Looking outside The Coffee Bean facing Eastwood Mall on this rainy, stormy morning, enjoying my vice of sugarfree, milk-filled coffee, I thank God for the lovely morning sans seeing nature's first green of gold.
On my way here, I hit a pothole which I didn't see because floodwaters found themselves once more along C5. It was a hard hit, I thought I would lose a tire. But the impact simply sounded more menacing than the consequence. I guess it was the tire hitting the water, then the hole. To my (shameless) credit, I was careful minding to slow down when I see and sense a puddle. Yes, I did run 110 KPH on a slippery-when-wet-road from Southwoods to Alabang, but that's different. And I snapped out of it when I realize I still want to live to see a hundredth birthday.
Last night wasn't exactly a party. I was in my Alabang office when at midday I received a text from my boss's EA telling me that her boss wanted me to join him in a meeting at 6 PM at Eastwood. Yes, ladies and gentlemen, our Prez knew about Typhoon Juan/Megi. But he also knew that if we didn't go to that meeting we would lose one of this fiscal year's final biggest deals. I could complain to God Almighty but I knew I would still go - flood, typhoon, raging winds, pounding rain, earthquakes - all put together and then some.
The meeting ended half an hour after seven. It was when the rain started to fall big and hard. Please, don't read an undertone into it because that was simply how I saw it was: BIG and HARD. I left the car in Alabang as I don't trust my eyes at night, much more distrust when it rains and not just rain it was last night. I took a cab to take me to EDSA which surprisingly was as clean as a whistle. I got off at EDSA Crossing to take a bus Pacita-bound. The bus took all Creation Time to get to Magallanes interchange, not because there's a jam, but because there were not so many passengers getting on the bus. I guess people knew better than to stay late on the street on a day/night like that. That was what Ondoy had done to us urban and sub-urban dwellers of the capital and the Greater Manila Area.
The bus crawled its way to Ayala to get a busload. Just past Skyway, the bus started to smell of burnt clutch, chugging its slow descent to SLEX. More than the stinky smell of the clutch, the smell of trouble bothered the faint of hearts. Near 19th East, the bus gave up trying and stopped. The bus broke down in the middle of South Luzon Expressway on a rainy, stormy night. Cut to the chase, I arrived home a quarter after 10.
Everyone was still awake, waiting for me, even the nephews (2 and 4 year-olds). I told them about the bus. I was served dinner. Everyone else took second dinner. After supper, my 2-year-old nephew went up to my room and wouldn't stop the melodious wail of Ta-keel, Tita! Tita, Ta-keel! until I turn Youtube on for some Lightning Mcqueen videos. The other nephew came to have a party. It was almost midnight when we finished.

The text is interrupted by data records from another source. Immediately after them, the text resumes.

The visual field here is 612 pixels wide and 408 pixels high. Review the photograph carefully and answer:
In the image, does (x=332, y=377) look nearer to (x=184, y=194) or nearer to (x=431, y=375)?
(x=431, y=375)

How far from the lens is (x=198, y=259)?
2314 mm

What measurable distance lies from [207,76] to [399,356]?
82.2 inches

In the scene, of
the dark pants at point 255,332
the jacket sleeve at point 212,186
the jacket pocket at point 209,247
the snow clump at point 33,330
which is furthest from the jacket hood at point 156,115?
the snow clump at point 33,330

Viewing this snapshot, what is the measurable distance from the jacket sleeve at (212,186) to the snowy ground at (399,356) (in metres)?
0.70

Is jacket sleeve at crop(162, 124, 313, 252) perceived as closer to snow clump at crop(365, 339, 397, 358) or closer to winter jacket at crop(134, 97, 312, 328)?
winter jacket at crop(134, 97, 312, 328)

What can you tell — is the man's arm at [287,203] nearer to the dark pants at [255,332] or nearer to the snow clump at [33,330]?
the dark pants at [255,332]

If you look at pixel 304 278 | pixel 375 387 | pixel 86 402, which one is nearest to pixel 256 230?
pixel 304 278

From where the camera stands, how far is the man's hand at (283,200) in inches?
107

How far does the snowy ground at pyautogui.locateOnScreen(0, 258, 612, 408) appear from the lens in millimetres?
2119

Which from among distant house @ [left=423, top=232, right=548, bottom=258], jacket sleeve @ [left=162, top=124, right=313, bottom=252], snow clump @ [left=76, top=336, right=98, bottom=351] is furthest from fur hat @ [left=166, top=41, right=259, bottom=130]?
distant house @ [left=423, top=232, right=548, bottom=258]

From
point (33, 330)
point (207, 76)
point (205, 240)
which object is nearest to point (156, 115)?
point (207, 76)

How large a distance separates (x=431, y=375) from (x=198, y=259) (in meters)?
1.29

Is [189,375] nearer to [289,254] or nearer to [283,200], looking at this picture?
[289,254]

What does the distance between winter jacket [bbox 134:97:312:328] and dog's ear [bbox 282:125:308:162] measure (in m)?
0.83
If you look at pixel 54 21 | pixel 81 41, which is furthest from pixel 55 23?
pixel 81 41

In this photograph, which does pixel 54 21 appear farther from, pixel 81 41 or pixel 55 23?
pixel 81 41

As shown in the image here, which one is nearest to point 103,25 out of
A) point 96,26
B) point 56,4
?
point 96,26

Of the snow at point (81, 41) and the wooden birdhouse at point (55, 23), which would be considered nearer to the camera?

I made it through the rain and the storm and the bus that broke down unceremoniously along the highway. And I was neither pissed nor stressed. I've just learned to let go of the things I cannot control. To see the lighter side of the dark. To listen to the distant silence beyond all the noise.
Life is a Barry Manilow. You wouldn't admit to being a fan, but sure as hell you love his melody and sung a lot of his songs in secret. Barry Manilow sucks with his botox and all. But life, too, sucks. Yet it is a good life with all the troubles too harsh it makes you cry. Far too many sometimes, you cannot help but laugh.